Fed up with hair fall...Did you ever checked your diet while running behind many remedies?? Yes, some food prevent hair fall. Here we enlist it. Look through it, try it and be proud with healthy hair.
Eggs and Dairy Products
Milk, yogurt, cheese and eggs are loaded with essential nutrients such as proteins, Vitamin B12, iron, zinc and Omega 6 fatty acids. Dairy products are also a great source of biotin (Vitamin B7) that is known to fight hair loss.
Spinach is a great source of iron, vitamin A and C and protein. Iron deficiency is the main cause of hair fall and spinach is not only iron-rich, it also contains sebum which acts as a natural conditioner for hair. It provides us with omega-3 acid, magnesium, potassium and calcium which help in maintaining a healthy scalp and lustrous hair.
Carrots and Sweet Potatoes
Sneak carrots in your diet for those long and lustrous locks. Known to be good for the eyes, carrots contain Vitamin A that also improves hair growth. Sweet potatoes are packed with beta-carotene that converts to vitamin A in our body. A deficiency of vitamin A may lead to a dry and itchy scalp.
Add walnuts to your diet to prevent hair loss. It is the only known nut that contains biotin, B vitamins (B1, B6 and B9), Vitamin E, plenty of protein and magnesium, all of which strengthen hair cuticles and nourish the scalp. It helps protect your cells from DNA damage which may be caused due to sun exposure.
Include a big bowl of oats in your morning meal to bid goodbye to hair fall. Oats are rich in fibre, zinc, iron, omega-6 fatty acids and polyunsaturated fatty acids (PUFAs) that stimulate hair growth and will make your hair thick and healthy.
Strawberries contain high levels of silica. Silica is a trace mineral vital for hair strength and hair growth. Other silica rich foods include rice, oats, onion, cabbage, cucumber and cauliflower.

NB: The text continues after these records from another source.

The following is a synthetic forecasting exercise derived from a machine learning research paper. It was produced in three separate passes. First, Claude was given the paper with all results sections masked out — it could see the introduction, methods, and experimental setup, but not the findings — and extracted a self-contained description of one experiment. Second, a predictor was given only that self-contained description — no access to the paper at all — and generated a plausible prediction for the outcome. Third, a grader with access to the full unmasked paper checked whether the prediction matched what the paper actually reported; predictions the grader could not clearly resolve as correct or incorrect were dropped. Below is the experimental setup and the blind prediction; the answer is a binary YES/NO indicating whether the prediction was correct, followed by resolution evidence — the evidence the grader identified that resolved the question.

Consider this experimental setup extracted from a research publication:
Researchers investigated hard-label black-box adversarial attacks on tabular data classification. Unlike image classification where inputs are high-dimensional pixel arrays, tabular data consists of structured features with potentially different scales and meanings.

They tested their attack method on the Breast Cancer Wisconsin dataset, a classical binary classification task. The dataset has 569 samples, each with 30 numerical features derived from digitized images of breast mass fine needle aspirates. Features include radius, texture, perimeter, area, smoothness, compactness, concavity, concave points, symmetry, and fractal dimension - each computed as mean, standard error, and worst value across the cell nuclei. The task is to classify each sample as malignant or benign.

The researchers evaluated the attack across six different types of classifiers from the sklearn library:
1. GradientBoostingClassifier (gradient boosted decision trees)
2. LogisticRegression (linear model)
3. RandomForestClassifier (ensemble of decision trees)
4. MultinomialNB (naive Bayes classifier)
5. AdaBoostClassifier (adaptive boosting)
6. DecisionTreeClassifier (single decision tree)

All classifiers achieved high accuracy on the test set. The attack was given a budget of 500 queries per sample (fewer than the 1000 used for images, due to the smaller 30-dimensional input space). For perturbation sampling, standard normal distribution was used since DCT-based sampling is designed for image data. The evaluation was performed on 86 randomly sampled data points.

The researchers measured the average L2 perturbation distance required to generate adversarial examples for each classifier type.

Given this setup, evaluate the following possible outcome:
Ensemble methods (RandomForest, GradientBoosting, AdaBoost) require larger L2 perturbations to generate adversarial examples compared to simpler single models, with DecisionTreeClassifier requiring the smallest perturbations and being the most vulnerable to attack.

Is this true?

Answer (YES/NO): NO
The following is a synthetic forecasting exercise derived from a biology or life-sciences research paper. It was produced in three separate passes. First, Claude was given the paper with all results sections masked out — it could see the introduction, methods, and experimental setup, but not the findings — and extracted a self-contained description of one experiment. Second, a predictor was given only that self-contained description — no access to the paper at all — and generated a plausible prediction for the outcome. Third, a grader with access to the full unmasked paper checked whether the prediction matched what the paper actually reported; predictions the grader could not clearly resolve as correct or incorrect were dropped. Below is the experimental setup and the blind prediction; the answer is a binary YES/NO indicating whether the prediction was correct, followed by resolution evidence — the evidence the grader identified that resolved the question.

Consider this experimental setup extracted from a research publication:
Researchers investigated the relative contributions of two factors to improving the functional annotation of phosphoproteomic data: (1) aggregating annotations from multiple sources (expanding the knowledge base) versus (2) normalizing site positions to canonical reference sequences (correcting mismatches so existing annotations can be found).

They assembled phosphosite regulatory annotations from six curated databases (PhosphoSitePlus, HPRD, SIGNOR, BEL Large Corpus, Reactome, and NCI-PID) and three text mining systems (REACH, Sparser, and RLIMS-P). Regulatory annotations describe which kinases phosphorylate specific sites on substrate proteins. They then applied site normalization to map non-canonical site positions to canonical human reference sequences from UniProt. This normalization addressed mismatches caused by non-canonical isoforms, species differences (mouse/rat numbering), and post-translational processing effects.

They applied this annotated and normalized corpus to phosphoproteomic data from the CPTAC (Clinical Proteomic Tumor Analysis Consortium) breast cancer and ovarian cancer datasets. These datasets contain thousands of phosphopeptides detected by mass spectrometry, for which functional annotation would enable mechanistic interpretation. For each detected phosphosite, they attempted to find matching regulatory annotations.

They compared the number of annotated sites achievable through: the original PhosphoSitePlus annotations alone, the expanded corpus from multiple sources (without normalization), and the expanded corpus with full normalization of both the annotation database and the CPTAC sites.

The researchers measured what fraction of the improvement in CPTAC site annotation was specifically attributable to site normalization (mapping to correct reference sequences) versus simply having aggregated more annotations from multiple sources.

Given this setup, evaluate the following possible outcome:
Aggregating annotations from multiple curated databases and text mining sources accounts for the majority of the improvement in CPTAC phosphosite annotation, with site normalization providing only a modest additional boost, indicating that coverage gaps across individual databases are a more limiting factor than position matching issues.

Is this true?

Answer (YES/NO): NO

Lentils are loaded with protein, iron, zinc, and biotin. Besides this, lentils are full of folic acid which is necessary for restoring the health of red blood cells that supply the skin and scalp with much-needed oxygen.
Yogurt is packed with Vitamin B5 and Vitamin D that are known to promote hair follicle health. Alternatively, you can also use yogurt to make a hair mask every once in a while.
Poultry meat is rich in high quality protein which strengthens fragile hair and prevents breakage. Since hair and nails are composed of proteins, one should include them in their daily diet.
Foods rich in Vitamin-C
Vitamin C supports the absorption of iron in our body, the deficiency of which may lead to hair loss. Vitamin C is also known for its antioxidant properties which reduces the damage caused by free radicals that may make your hair brittle and weak. Add fruits like oranges, papaya, blueberries, lime and kiwi to your diet. Vitamin C also helps in the production of an essential protein called collagen which strengthens blood vessels that supports the hair shafts.